Description
Male has olive-brown body and head crest, pale gray breast and throat, yellow abdomen, long rufous tail, and cinnamon wings with white wing bars (illustrated in NGS 1987). Measurements: length, 32.4-35.6 cm; mass, 28-42.5 g. Female is similar but may be duller. Immature/fledgling patterns are similar to the adult, colors may be duller.
NEST: bulky mass of twigs, leaves, hair, feathers, bark fibers, rope, or other trash; almost always includes cast-off snakeskin or cellophane pieces; a small cup for the eggs is formed in the trashy surroundings; lined with finer material and feathers.
EGGS: creamy-white, yellowish, or pinkish-white; marked with dark brown and purple, scratches, lines, streaks or blotches; markings are sometimes concentrated at one end, may almost obliterate ground color, or may be as fine hairlines, as if drawn by a pen.

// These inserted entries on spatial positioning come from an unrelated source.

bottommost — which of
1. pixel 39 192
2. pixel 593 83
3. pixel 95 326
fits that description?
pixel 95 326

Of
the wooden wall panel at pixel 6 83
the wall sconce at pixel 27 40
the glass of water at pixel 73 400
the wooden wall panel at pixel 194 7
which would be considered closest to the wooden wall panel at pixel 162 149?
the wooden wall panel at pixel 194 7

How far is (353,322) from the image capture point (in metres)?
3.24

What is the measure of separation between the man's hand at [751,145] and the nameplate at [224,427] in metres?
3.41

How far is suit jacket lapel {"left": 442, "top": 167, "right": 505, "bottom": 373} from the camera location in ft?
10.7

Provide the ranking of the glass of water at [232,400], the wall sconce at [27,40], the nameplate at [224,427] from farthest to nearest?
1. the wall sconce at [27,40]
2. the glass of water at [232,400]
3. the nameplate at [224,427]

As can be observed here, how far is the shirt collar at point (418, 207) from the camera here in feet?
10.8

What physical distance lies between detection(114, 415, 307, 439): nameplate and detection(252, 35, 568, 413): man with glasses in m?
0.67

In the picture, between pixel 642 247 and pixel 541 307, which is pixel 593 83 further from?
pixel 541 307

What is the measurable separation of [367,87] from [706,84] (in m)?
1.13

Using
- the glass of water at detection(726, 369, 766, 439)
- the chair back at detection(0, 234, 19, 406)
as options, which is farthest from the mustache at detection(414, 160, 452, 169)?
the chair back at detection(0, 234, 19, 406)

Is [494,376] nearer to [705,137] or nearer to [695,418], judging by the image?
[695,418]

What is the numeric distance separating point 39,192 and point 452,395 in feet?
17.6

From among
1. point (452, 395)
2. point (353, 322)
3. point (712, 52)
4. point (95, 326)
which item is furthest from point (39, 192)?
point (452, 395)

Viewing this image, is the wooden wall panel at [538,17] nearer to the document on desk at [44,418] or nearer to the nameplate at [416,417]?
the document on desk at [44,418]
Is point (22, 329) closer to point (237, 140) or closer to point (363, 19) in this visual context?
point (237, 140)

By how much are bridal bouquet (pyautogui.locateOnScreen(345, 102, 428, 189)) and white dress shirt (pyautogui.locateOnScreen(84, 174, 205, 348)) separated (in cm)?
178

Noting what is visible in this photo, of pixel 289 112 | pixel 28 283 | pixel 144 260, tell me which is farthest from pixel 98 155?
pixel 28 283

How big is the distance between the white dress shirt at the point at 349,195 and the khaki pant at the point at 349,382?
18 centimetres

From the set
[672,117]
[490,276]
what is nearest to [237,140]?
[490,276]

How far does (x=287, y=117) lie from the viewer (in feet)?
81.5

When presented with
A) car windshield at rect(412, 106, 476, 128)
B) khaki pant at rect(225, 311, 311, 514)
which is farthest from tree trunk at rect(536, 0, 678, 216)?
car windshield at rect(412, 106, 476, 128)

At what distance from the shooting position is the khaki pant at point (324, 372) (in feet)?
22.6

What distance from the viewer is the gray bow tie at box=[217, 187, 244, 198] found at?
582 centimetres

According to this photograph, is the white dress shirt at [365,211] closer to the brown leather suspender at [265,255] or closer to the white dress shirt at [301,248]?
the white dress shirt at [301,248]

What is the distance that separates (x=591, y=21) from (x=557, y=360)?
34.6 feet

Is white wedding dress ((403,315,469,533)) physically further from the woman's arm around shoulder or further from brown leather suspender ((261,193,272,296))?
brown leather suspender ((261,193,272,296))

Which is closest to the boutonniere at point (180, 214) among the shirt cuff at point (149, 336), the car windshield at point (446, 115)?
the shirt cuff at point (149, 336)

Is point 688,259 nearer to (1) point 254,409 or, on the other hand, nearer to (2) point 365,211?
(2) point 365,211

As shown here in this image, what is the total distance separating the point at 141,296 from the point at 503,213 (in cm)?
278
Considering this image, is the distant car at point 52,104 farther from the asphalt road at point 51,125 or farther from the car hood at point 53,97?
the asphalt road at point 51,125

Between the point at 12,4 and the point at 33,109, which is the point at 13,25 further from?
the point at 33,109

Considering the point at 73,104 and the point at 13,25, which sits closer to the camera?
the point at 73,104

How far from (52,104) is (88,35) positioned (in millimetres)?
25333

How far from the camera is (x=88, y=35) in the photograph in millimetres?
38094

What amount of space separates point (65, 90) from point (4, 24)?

See Terres (1980), Harrison (1975), and Bent (1942).
Diagnostic Characteristics
Similar to western kingbird (TYRANNUS VERTICALIS), but kingbird has a longer, black tail, less conspicuous crest, and lacks the white wingbars (Terres 1980, Bent 1942).
Habitat
BREEDING: deciduous (mainly), mixed, or pine woodland or somewhat open forest (Hamel et al. 1982, Hamel 1992), parks, orchards, wooded residential areas, areas of scattered trees in cultivated regions, clearings and edges of wooded areas, and swamps. Frequents upper levels of trees. Research on canopy selection and flight length indicates a preference for open canopies where unhampered foraging flights can occur (Via 1979). Preferred perches are tall trees, but may also be found on utility lines and short shrub-like growth in recent clearcuts (Via 1979). Nests in natural cavity or old woodpecker hole in live or dead tree, average of 3-6 m above ground; also in bird box, pipe or similar cavity. Morrison (1988) suggested a preference for nestboxes that are hung from trees as opposed to stationary boxes; the former may be less likely to be used by starlings.
NON-BREEDING: prefers habitat similar to that used in breeding season (Hamel et al. 1982, Hamel 1992). Found mostly in lowland forest, woodland (AOU 1983), and humid to semiarid forest and edge (Howell and Webb 1995). In Colombia: humid forest borders, shrubby clearings, and second growth, occasionally canopy of undisturbed forest (Hilty and Brown 1986). In migration, found generally in wooded habitats (Howell and Webb 1995).
Ecology
Via (1979) compared habitat structure and foraging tactics of flycatchers in southwestern Virginia. His findings suggest that uniform forest types could harbor multiple species of flycatchers. Utilization of different habitat features may assist in segregation of overlapping territories. These segregating features include: vertical stratification of perches; habitat preference based on substrate diversity; and foraging tactics that exploit available resources. Longer foraging flights appear to segregate the great crested from other flycatchers. These foraging flights are associated with capture of larger prey.
May hold individual territory in winter (Stiles and Skutch 1989).
Reproduction
Males closely follow and may guard their mates during the fertile period (MacDougall-Shackleton and Robertson 1995). Taylor and Kershner (1991) reported that females build the nests. However, other reports indicate varying degrees of male assistance (Harrison 1975, Bent 1942). Nest building can take as long as two weeks. In central Florida, clutches were initiated from mid-April to early June, the latest clutches being renesting attempts by birds whose first nest was destroyed (Taylor and Kershner 1991). Clutch size is 4-8 (usually 5-6). Incubation, by female, lasts 13-15 days. Female broods hatchlings for 6 days. Young are tended by both parents (Morrison 1988), leave nest at 13-15 days (Taylor and Kershner 1991) or 12-18 days. Family group stays together for at least a few weeks after young fledge (Taylor and Kershner 1991, Terres 1980, Harrison 1975, Bent 1942). Taylor and Kershner (1991) reported one brood per season.